#### [Action item]
Transcribe the entries below exactly, starting with the line that has "Маршруты общественного транспорта Тюмени" and stopping after the line that has "Performance Evaluation Latencies"; no pictures belong in the copy.

#### [Input records]
════════════════════

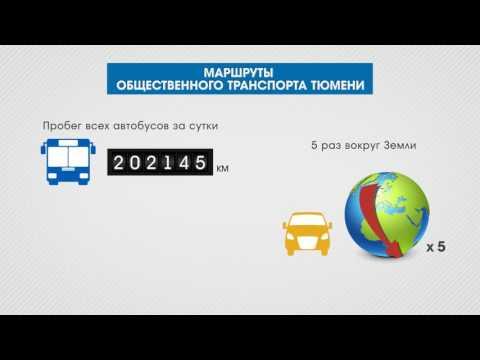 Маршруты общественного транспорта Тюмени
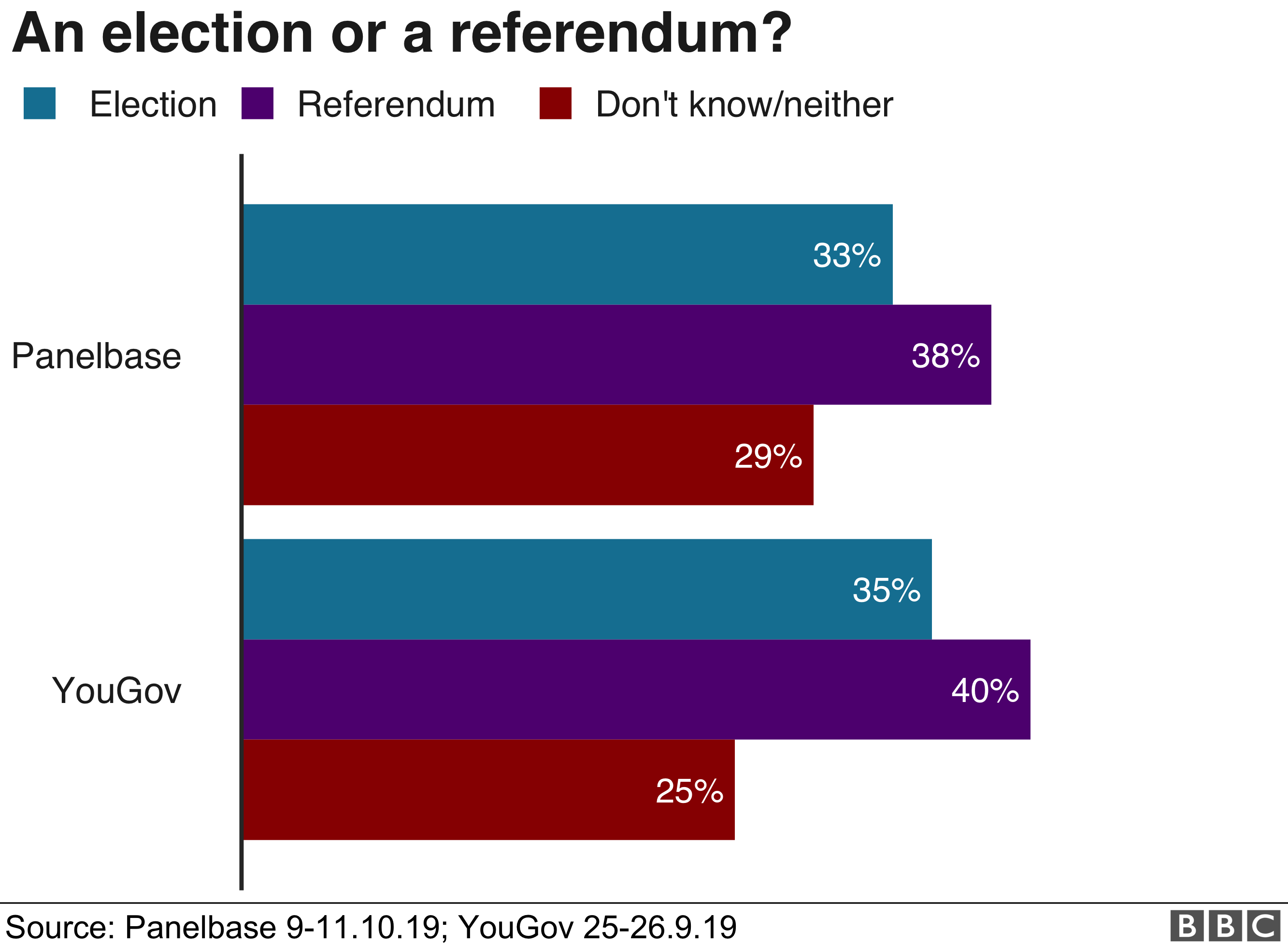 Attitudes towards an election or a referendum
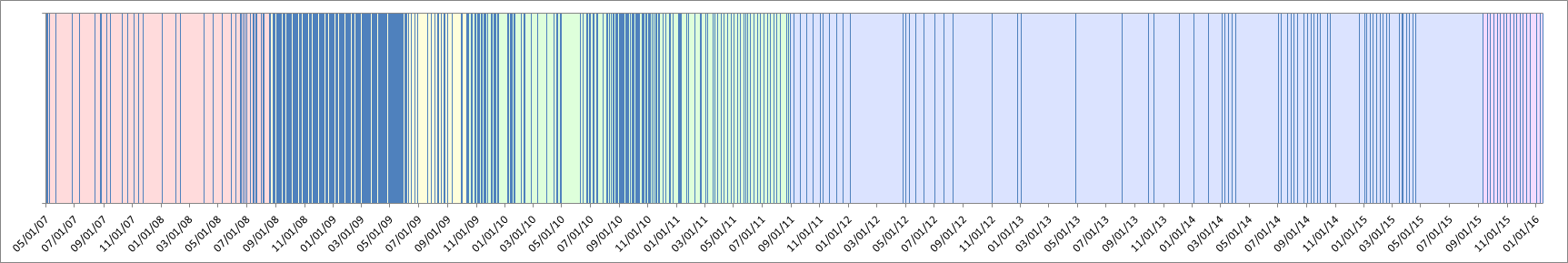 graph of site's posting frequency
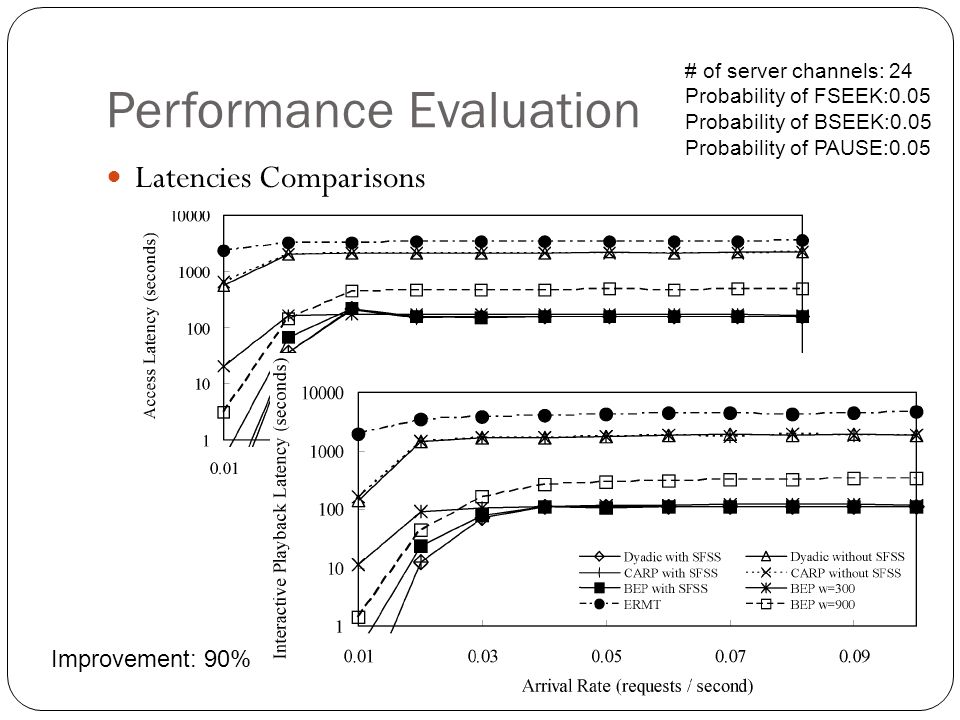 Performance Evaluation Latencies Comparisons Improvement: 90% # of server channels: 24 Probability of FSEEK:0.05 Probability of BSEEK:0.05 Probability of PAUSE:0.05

════════════════════

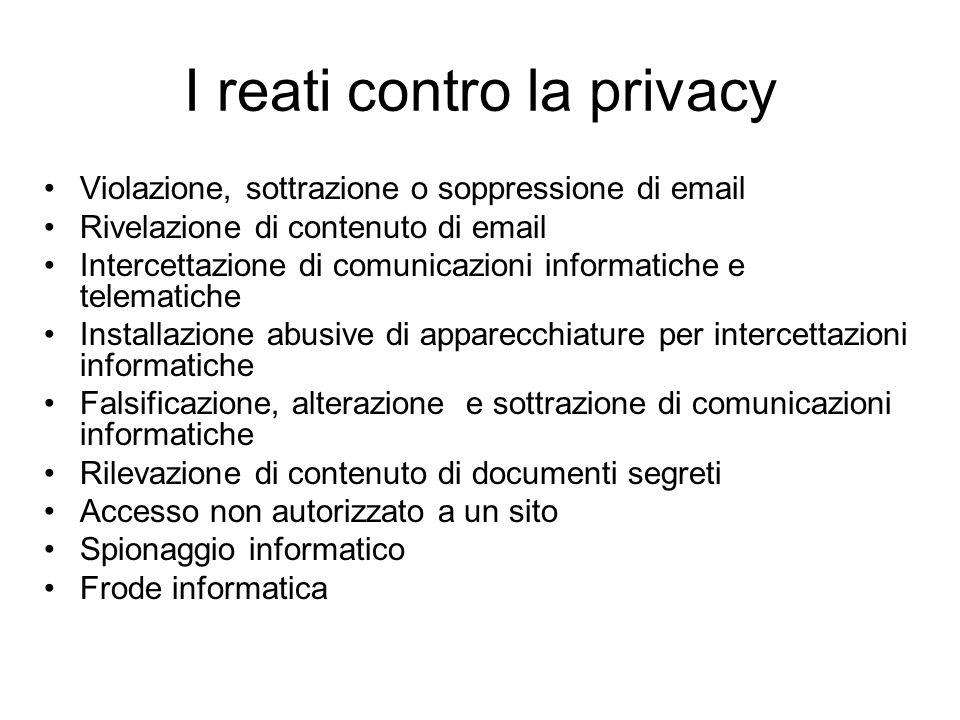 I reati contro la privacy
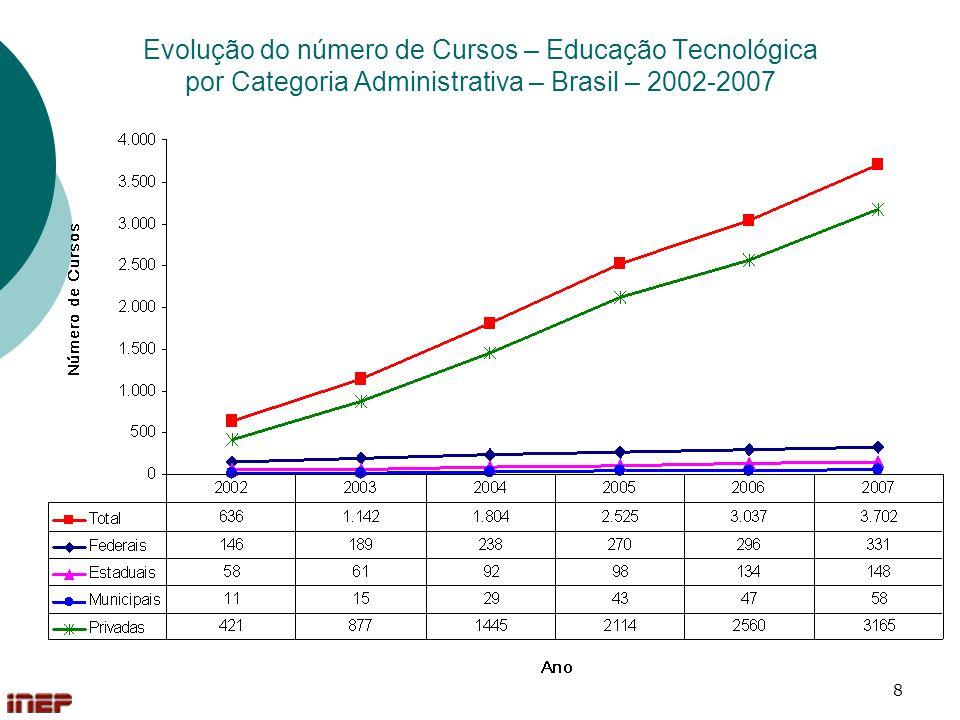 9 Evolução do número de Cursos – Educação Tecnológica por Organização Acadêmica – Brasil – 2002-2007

════════════════════

#### [Task solution]
 Маршруты общественного транспорта Тюмени
 Attitudes towards an election or a referendum
 graph of site's posting frequency
 Performance Evaluation Latencies Comparisons Improvement: 90% # of server channels: 24 Probability of FSEEK:0.05 Probability of BSEEK:0.05 Probability of PAUSE:0.05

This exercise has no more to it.